Exercise aim: Although the records contain pictures, only their text should be set down, exactly as written.

==================================================

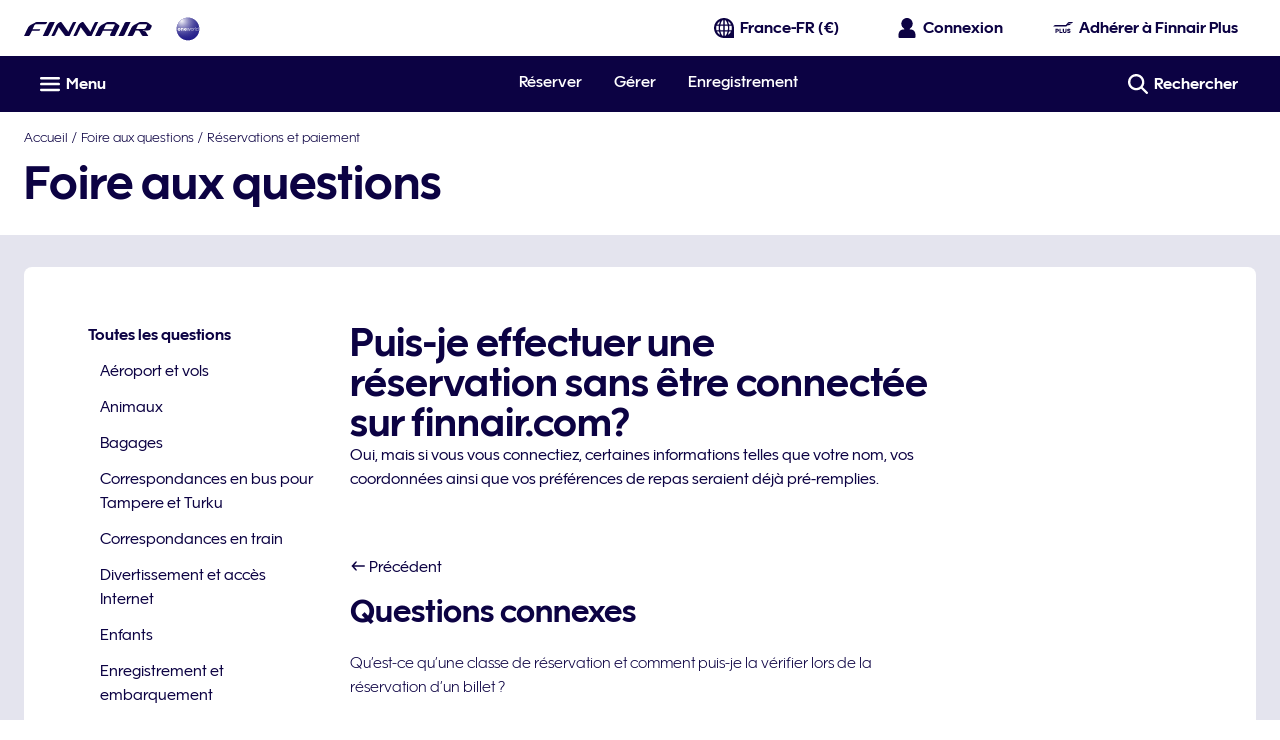

--- FILE ---
content_type: application/x-javascript
request_url: https://cdn.finnair.com/finnair-com-ux/lambda/prod/browser/chunk-5IQ436DJ.js
body_size: 70
content:
import{b as M,c as C}from"./chunk-6O7RIY5F.js";import{xe as F}from"./chunk-3TCTQGD6.js";import{Ca as i,Gv as u,Im as d,Pv as c,Wm as a,gd as e,md as m,ui as s,uk as f,vd as p,wb as t,xi as n,zc as r,zv as l}from"./chunk-QIDEH5F4.js";var D=(()=>{class o{static{this.\u0275fac=function(g){return new(g||o)}}static{this.\u0275mod=t({type:o})}static{this.\u0275inj=i({imports:[p,l,a,d,F,C,c,f,n]})}}return o})();r(u,[e,M],[m,s]);export{D as a};
//# sourceMappingURL=chunk-5IQ436DJ.js.map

==================================================

Response box:
--- FILE ---
content_type: application/x-javascript
request_url: https://cdn.finnair.com/finnair-com-ux/lambda/prod/browser/chunk-5IQ436DJ.js
body_size: 70
content:
import{b as M,c as C}from"./chunk-6O7RIY5F.js";import{xe as F}from"./chunk-3TCTQGD6.js";import{Ca as i,Gv as u,Im as d,Pv as c,Wm as a,gd as e,md as m,ui as s,uk as f,vd as p,wb as t,xi as n,zc as r,zv as l}from"./chunk-QIDEH5F4.js";var D=(()=>{class o{static{this.\u0275fac=function(g){return new(g||o)}}static{this.\u0275mod=t({type:o})}static{this.\u0275inj=i({imports:[p,l,a,d,F,C,c,f,n]})}}return o})();r(u,[e,M],[m,s]);export{D as a};
//# sourceMappingURL=chunk-5IQ436DJ.js.map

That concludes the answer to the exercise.